» USING THE INFORMATION
[1] In the sentiment analysis excerpt, what prefix is added to each bigram feature before it goes into the vocabulary?
[2] Reproduce the sentiment analysis excerpt from "We'll also be" to "processing (NLP) tasks.".

» EXTRACT PROVIDED
*-*-*
We'll also be programming in Python, which we will assume a basic familiarity with. Python has fantastic community support and we'll be using numerous packages for machine learning (ML) and natural language processing (NLP) tasks.

### Learning Objectives
In this problem we will implement logistic regression and test it on a sentiment analysis dataset.

### Data Loading and Feature Extraction

##### You will need to implement a method that processes raw text into feature vectors by mapping vocabulary terms to unique indices. Your implementation needs to support Unigram extraction, where features represent individual word counts, as well as Bigram extraction, where features represent consecutive word pair counts. Make sure your setup correctly handles feature indexing so that the same mapping is applied to both training and development data.

In [7]:
# first need to build vocabulary
import os

# download data into data/... dir
if not os.path.exists('data'):
    os.makedirs('data')

# training
!wget -P data/ https://princeton-nlp.github.io/cos484/assignments/a1/train.txt
# dev
!wget -P data/ https://princeton-nlp.github.io/cos484/assignments/a1/dev.txt

# helper to load data and parse it
def load_data(path):
    data = []
    with open(path, "r") as f:
        for line in f:
            parts = line.strip().split()
            label = int(parts[0])
            tokens = parts[1:]
            data.append((label, tokens))
    return data

# load in train and dev data
train_data = load_data("data/train.txt")
dev_data   = load_data("data/dev.txt")

# helper to build vocab from train data
def build_vocab(train_data):
    vocab = {}

    def add_feature(feat):
        if feat not in vocab:
            vocab[feat] = len(vocab) # set value as unique idx that auto-increments

    # can add bias here

    for label, tokens in train_data:
        # NOTE: marks unigram vs bigrams w/ labels
        # unigram features
        for w in tokens:
            add_feature("UNI_" + w)

        # bigram features
        for i in range(len(tokens)-1):
            add_feature("BI_" + tokens[i] + "_" + tokens[i+1])

    return vocab

vocab = build_vocab(train_data)
print(vocab)

--2026-02-15 20:40:52--  https://princeton-nlp.github.io/cos484/assignments/a1/train.txt
Resolving princeton-nlp.github.io (princeton-nlp.github.io)... 185.199.108.153, 185.199.109.153, 185.199.110.153, ...
Connecting to princeton-nlp.github.io (princeton-nlp.github.io)|185.199.108.153|:443... connected.
*-*-*
» DATASET EXCERPT
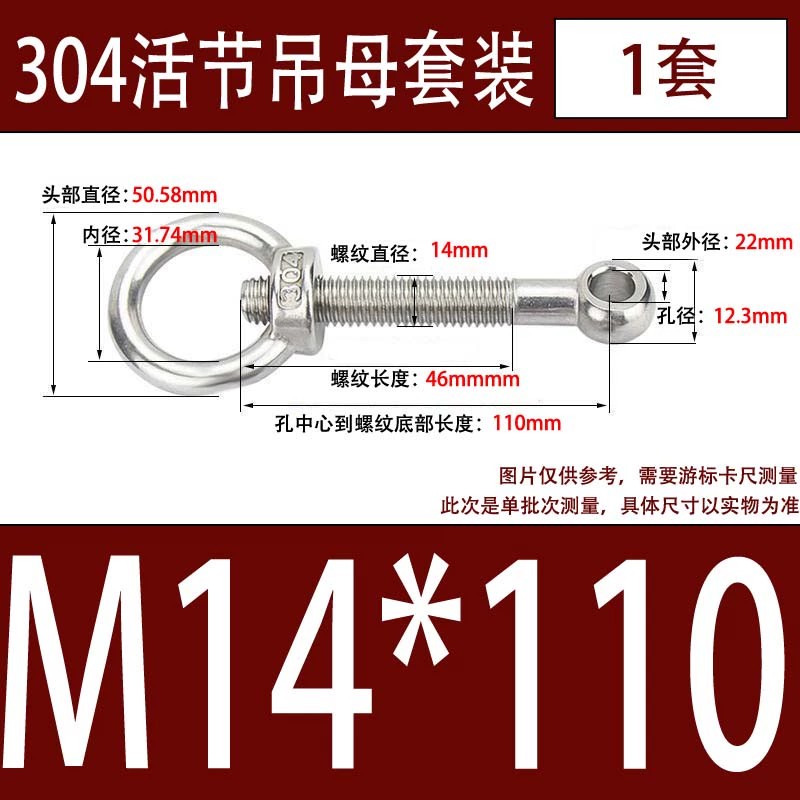 304吊环螺母活节套装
*-*-*
» YOUR RESPONSES
[1] BI_

[2]
We'll also be programming in Python, which we will assume a basic familiarity with. Python has fantastic community support and we'll be using numerous packages for machine learning (ML) and natural language processing (NLP) tasks.